_Request_
Extract the lines below verbatim, beginning at the line that contains "Which particular item from" and continuing through the final line of the entries, with both ends included.
:: Records for this exercise
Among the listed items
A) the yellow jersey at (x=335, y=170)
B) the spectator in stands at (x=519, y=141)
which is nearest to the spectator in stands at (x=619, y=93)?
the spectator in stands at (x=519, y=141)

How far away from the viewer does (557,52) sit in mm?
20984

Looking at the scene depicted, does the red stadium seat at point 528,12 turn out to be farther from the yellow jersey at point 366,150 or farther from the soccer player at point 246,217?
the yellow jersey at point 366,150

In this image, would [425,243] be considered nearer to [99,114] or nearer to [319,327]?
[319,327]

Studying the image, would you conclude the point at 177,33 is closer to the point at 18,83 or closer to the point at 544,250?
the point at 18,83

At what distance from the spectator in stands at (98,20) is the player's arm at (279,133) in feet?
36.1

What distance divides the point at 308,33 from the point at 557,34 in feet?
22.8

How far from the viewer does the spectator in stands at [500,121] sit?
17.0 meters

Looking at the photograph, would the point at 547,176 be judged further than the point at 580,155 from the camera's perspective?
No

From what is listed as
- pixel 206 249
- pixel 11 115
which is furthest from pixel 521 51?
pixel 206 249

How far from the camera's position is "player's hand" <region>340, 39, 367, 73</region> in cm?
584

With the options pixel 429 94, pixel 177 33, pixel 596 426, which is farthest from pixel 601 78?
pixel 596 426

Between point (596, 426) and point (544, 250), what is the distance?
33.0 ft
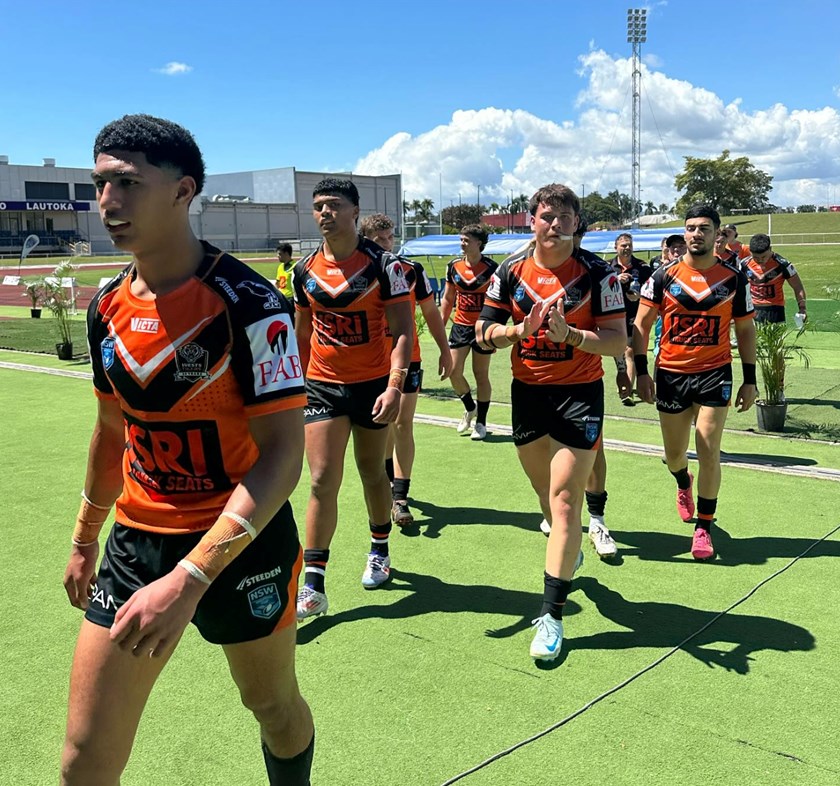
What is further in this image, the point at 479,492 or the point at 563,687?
the point at 479,492

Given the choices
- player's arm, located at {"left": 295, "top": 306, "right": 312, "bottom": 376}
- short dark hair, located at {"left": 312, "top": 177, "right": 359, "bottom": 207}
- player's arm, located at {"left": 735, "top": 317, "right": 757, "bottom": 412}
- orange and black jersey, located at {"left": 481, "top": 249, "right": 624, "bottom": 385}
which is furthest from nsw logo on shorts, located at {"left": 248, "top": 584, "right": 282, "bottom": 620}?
player's arm, located at {"left": 735, "top": 317, "right": 757, "bottom": 412}

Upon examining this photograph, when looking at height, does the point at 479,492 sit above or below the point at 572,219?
below

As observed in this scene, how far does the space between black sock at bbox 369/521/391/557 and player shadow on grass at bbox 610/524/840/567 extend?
1596 mm

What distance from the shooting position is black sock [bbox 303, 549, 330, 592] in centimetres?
461

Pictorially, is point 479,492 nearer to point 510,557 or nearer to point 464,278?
point 510,557

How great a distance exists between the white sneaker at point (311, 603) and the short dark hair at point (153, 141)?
109 inches

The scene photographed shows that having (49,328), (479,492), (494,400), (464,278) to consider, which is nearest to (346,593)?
(479,492)

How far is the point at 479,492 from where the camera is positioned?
6949 millimetres

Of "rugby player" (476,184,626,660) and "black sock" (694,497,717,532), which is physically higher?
"rugby player" (476,184,626,660)

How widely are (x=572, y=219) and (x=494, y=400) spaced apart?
6.54 metres

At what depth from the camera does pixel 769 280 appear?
11266 mm

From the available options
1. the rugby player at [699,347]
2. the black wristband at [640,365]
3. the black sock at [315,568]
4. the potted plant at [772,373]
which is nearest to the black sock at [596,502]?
the rugby player at [699,347]

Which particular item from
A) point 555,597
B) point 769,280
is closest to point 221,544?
point 555,597

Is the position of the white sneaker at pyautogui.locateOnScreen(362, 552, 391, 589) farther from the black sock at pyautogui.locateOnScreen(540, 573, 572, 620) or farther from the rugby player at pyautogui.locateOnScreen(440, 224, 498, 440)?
::::
_The solution_
Which particular item from
A) point 555,597
B) point 769,280
is closest to point 221,544?
point 555,597

Is the position of the white sneaker at pyautogui.locateOnScreen(362, 552, 391, 589) farther from the black sock at pyautogui.locateOnScreen(540, 573, 572, 620) or farther from the rugby player at pyautogui.locateOnScreen(440, 224, 498, 440)?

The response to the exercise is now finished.